Wir machen Silvesterpause und schließen ab Montag die Kommentarfunktion für ein paar Tage.
  • "Vom klassischen Faschismus, der bisher in Belarus existierte, unterscheidet er sich lediglich durch das Fehlen der kohärenten Ideologie..."

    "Sie haben einfach überhaupt keine stabile Ideologie."

    Umberto Ecco definiert deshalb Faschismus auch nicht als Ideologie, sondern als Auswahl politischer Mittel.

    Die italienischen Faschisten unter Mussolini hatten nach seiner Meinung nämlich auch keine Ideologie.

    Das bisschen, was sie hatten, mussten sie aus Deutschland importieren.

    Diese Artikelreihe über Belarus möchte ich über den Klee loben. Sie ist sehr interessant.

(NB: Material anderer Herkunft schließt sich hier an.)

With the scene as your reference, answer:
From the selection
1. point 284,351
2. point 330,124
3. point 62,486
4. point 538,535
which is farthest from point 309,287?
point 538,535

  • Ja, es ist wohl die „Vorsehung“ die die Führer zu dem macht was sie schon immer waren, gefährliche Irre mit zu viel Macht.

    Es bleibt wie immer nur zu hoffen, dass auch dieser Gröfaz bald an seinem Wahn zugrunde geht.

    Heiko Maas sollte demonstrativ besorgt sein und irgendwas verurteilen, mehr können wir dann wohl nicht tun…

  • Haftbefehl des Internationalen Gerichtshofs in Den Haag gegen Lukaschenko und den wichtigsten Schergen seines Regimes wegen Verbrechen gegen die Menschlichkeit ausstellen. Sanktionen allein werden wenig helfen, er muss zum internationalen Pariah gestempelt werden und soweit isoliert werden, dass er sogar für Putin zur Belastung wird.

    • @Franco Tiradorppp:

      Wo erkennen Sie denn einen "ausgedehnten oder systematischen Angriff gegen die Zivilbevölkerung" von Lukaschenko?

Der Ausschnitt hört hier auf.